Provided information:
=======
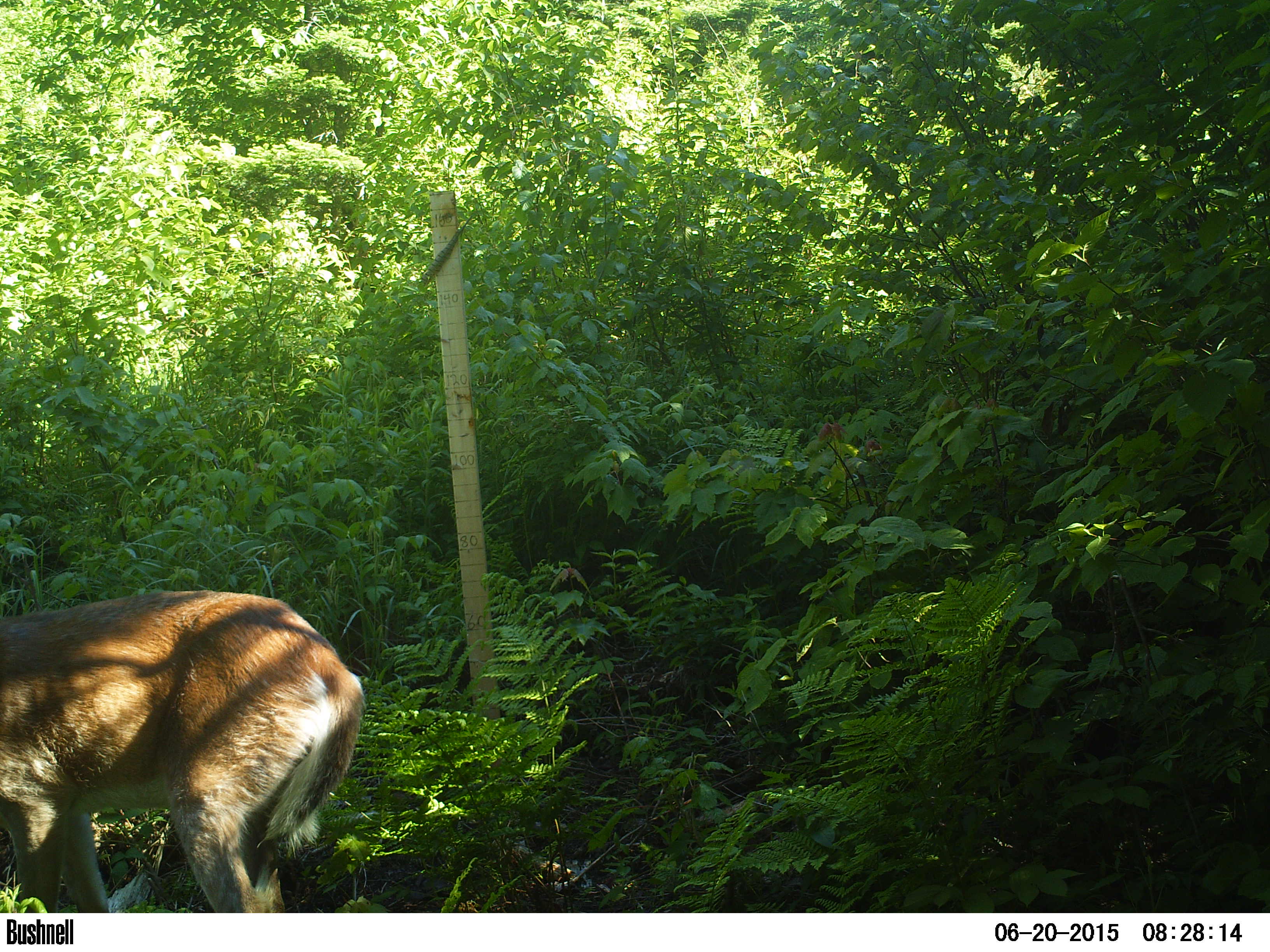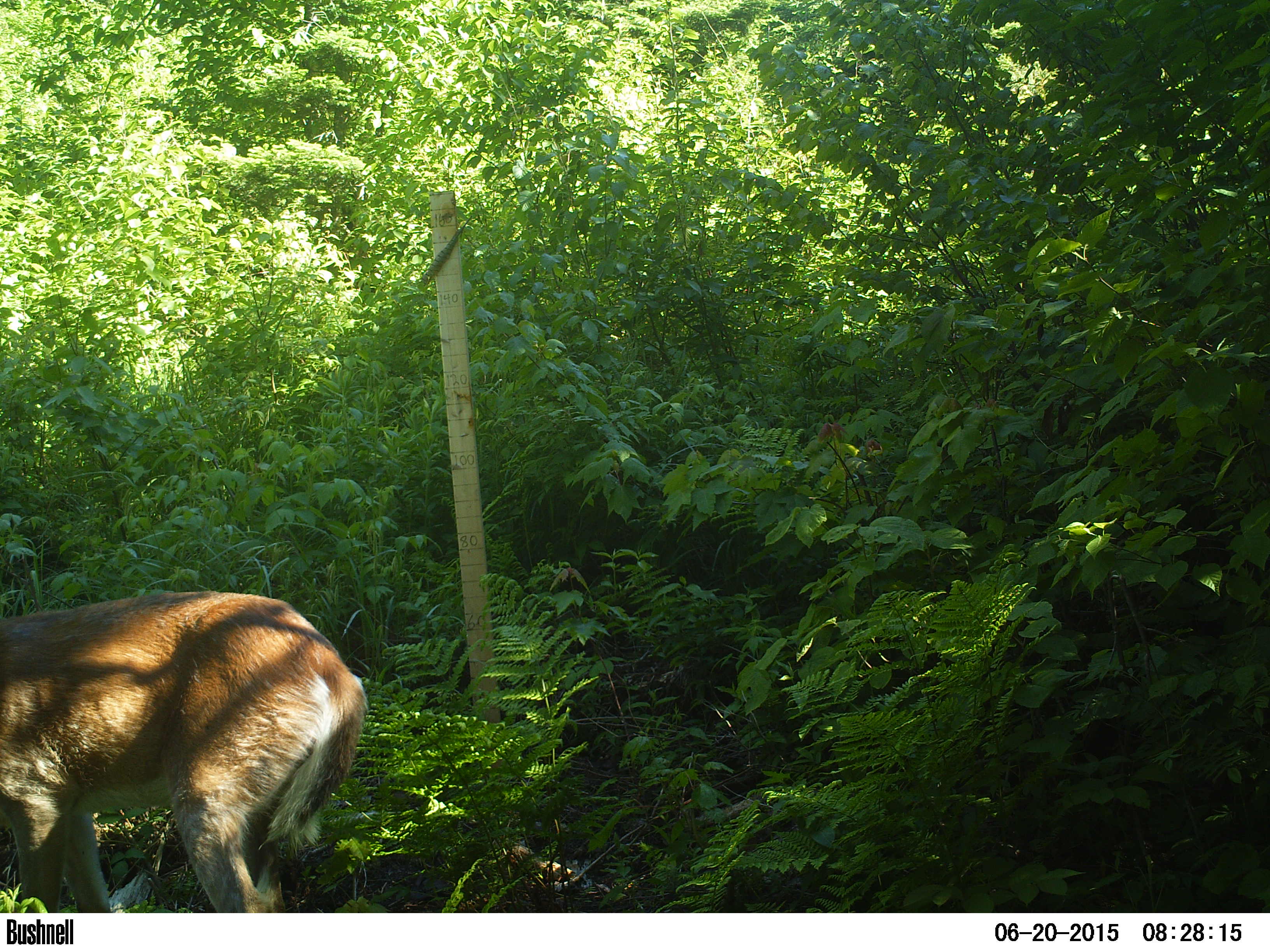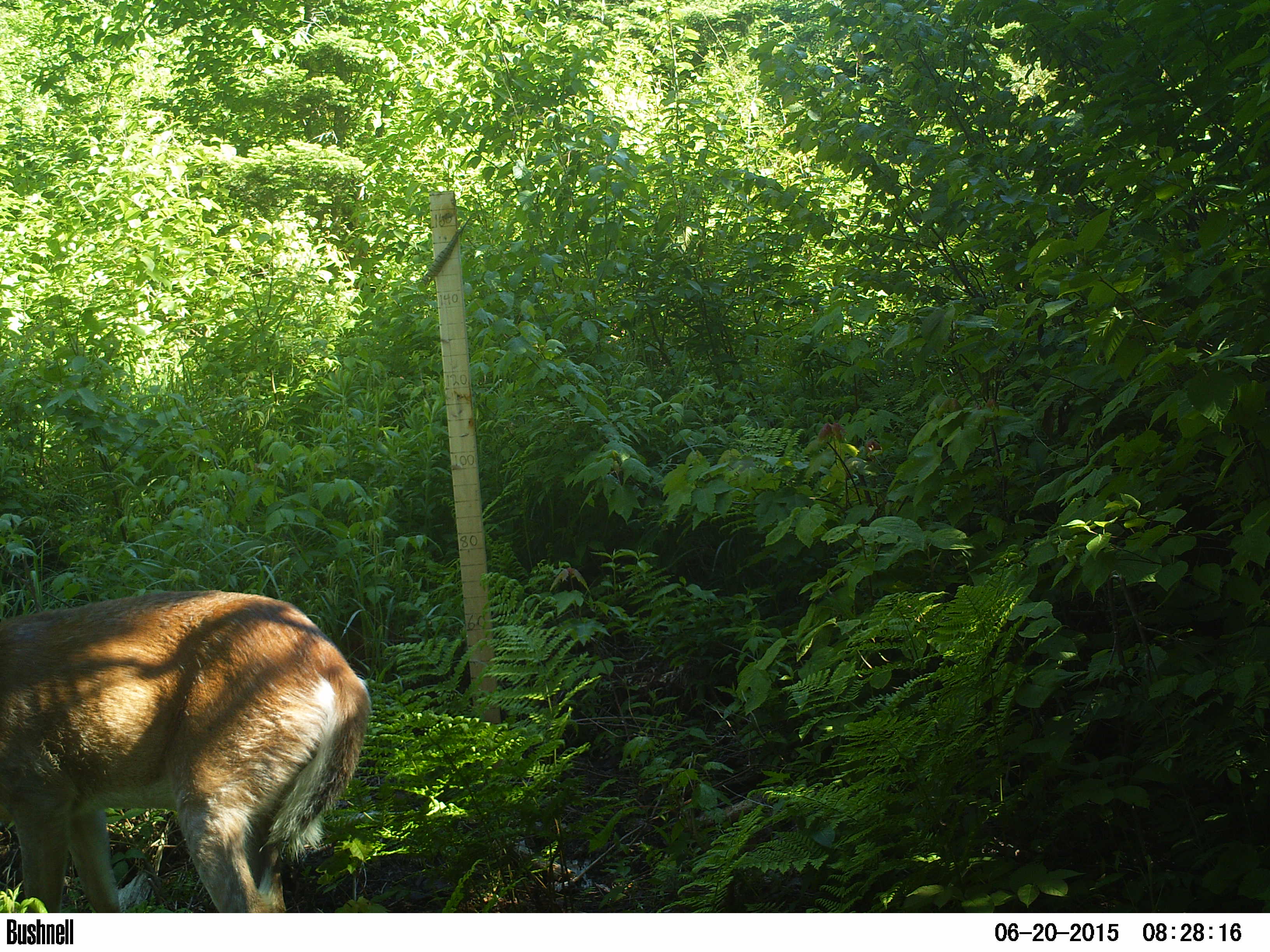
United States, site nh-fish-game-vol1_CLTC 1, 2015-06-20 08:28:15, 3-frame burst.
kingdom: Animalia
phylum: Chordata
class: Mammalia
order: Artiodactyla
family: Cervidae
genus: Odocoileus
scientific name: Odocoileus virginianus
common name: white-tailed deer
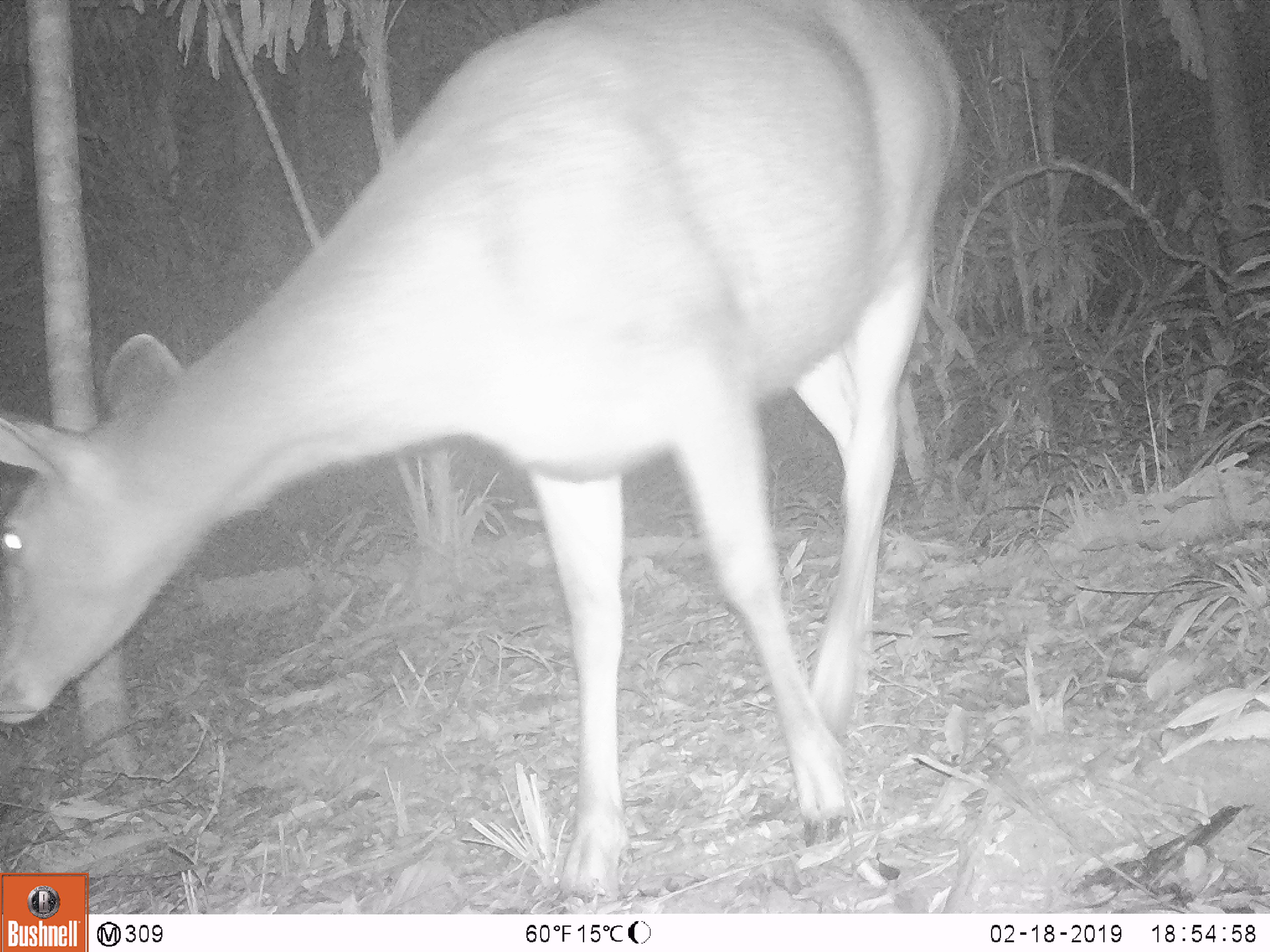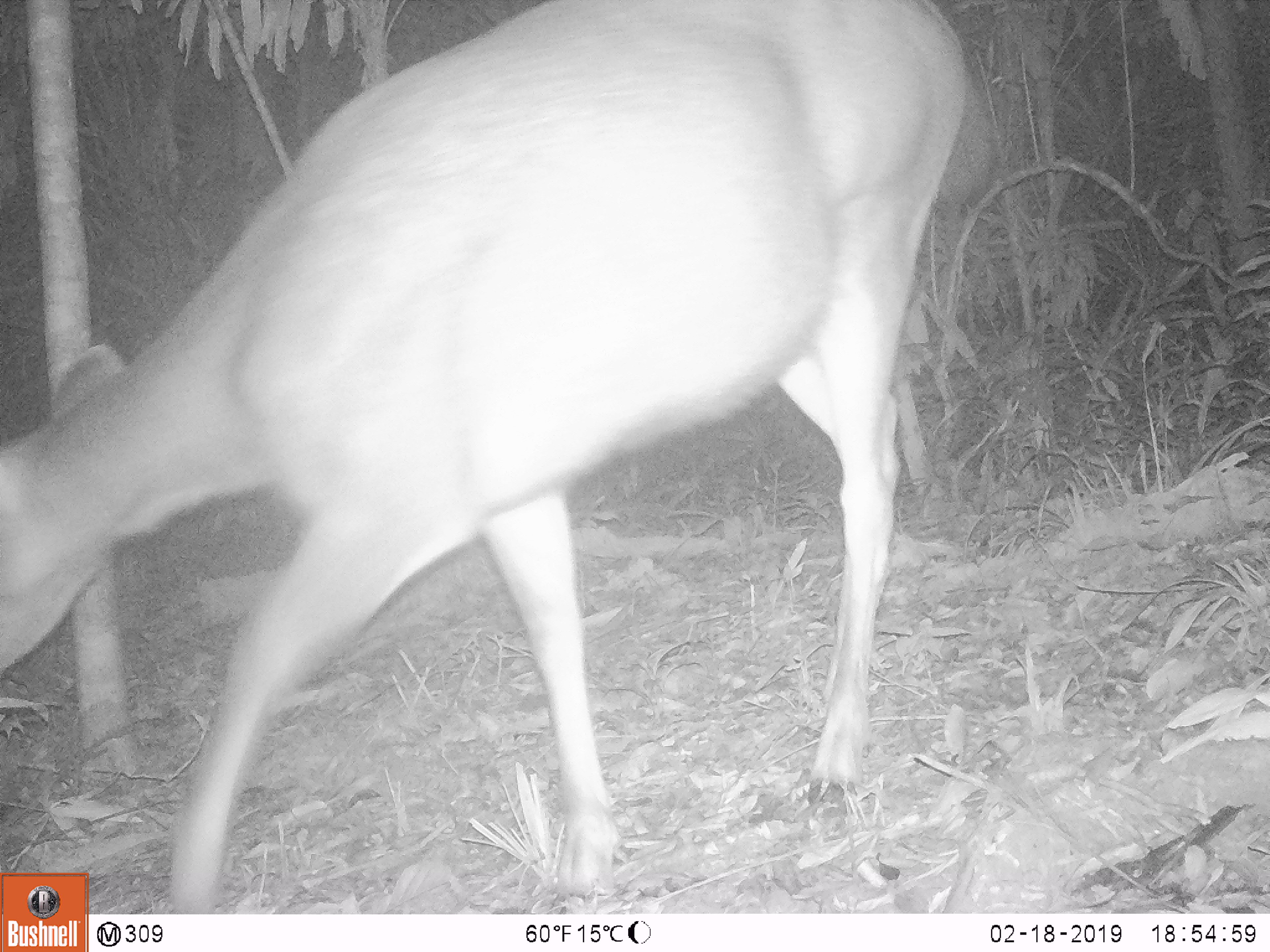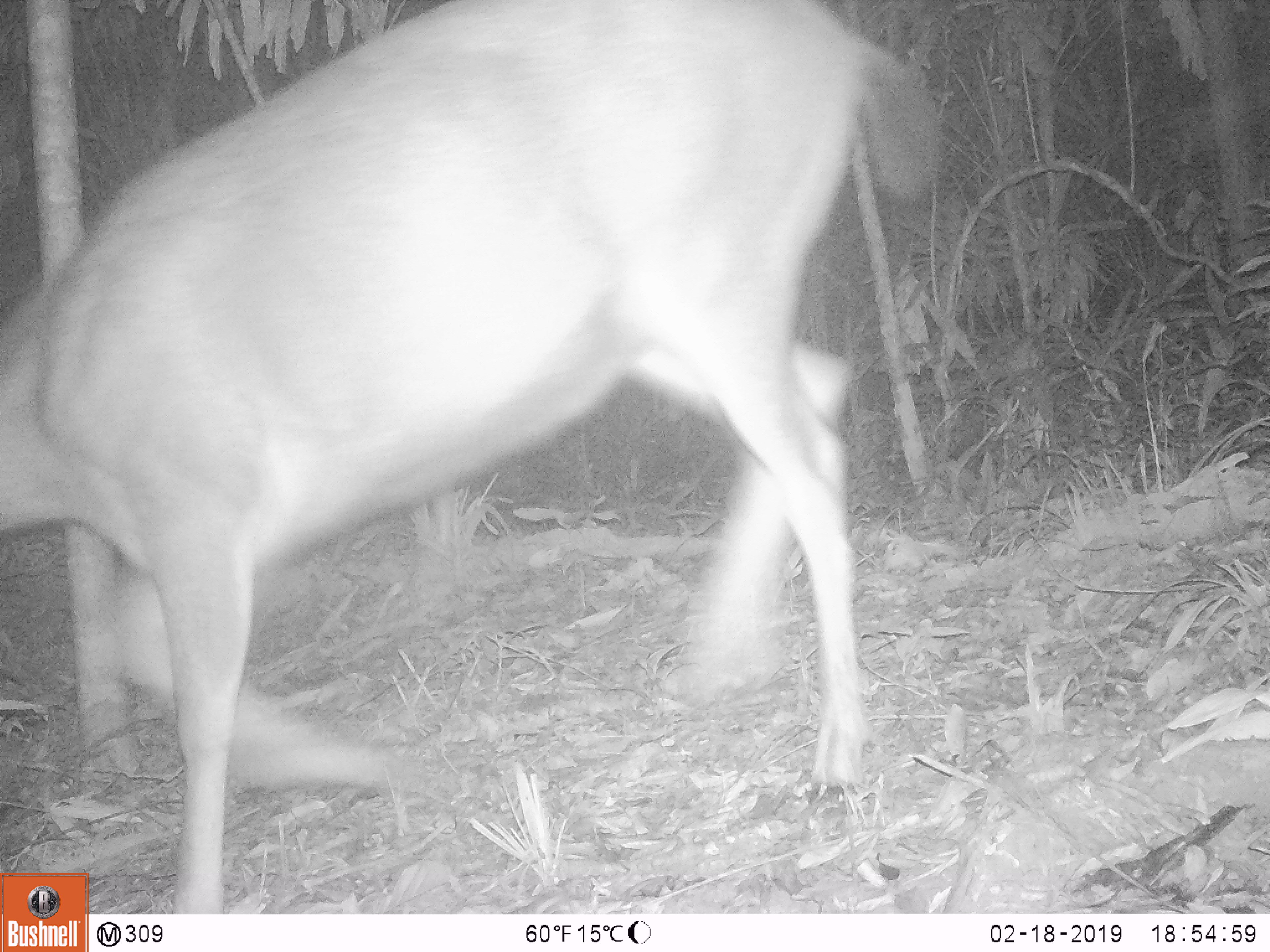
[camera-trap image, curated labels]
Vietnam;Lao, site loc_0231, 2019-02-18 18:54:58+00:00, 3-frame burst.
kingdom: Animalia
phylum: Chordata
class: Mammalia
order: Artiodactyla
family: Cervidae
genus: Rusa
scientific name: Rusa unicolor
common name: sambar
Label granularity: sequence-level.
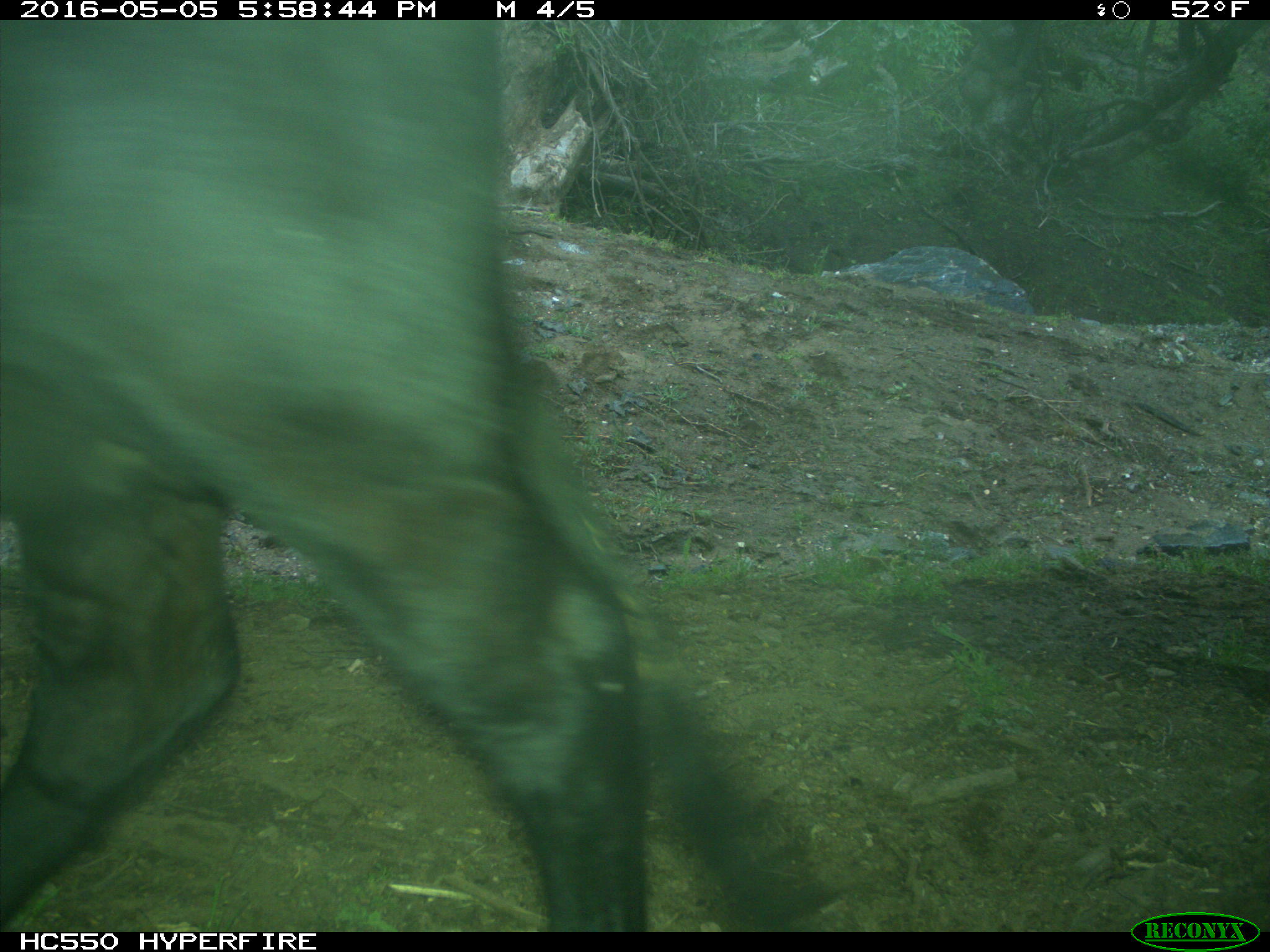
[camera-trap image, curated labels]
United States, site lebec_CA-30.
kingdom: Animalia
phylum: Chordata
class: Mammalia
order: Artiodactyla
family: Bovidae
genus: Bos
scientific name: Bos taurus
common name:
=======
Brief: An exact copy of all the entries is required, and it must contain no pictures.

Output:
United States, site nh-fish-game-vol1_CLTC 1, 2015-06-20 08:28:15, 3-frame burst.
kingdom: Animalia
phylum: Chordata
class: Mammalia
order: Artiodactyla
family: Cervidae
genus: Odocoileus
scientific name: Odocoileus virginianus
common name: white-tailed deer
[camera-trap image, curated labels]
Vietnam;Lao, site loc_0231, 2019-02-18 18:54:58+00:00, 3-frame burst.
kingdom: Animalia
phylum: Chordata
class: Mammalia
order: Artiodactyla
family: Cervidae
genus: Rusa
scientific name: Rusa unicolor
common name: sambar
Label granularity: sequence-level.
[camera-trap image, curated labels]
United States, site lebec_CA-30.
kingdom: Animalia
phylum: Chordata
class: Mammalia
order: Artiodactyla
family: Bovidae
genus: Bos
scientific name: Bos taurus
common name:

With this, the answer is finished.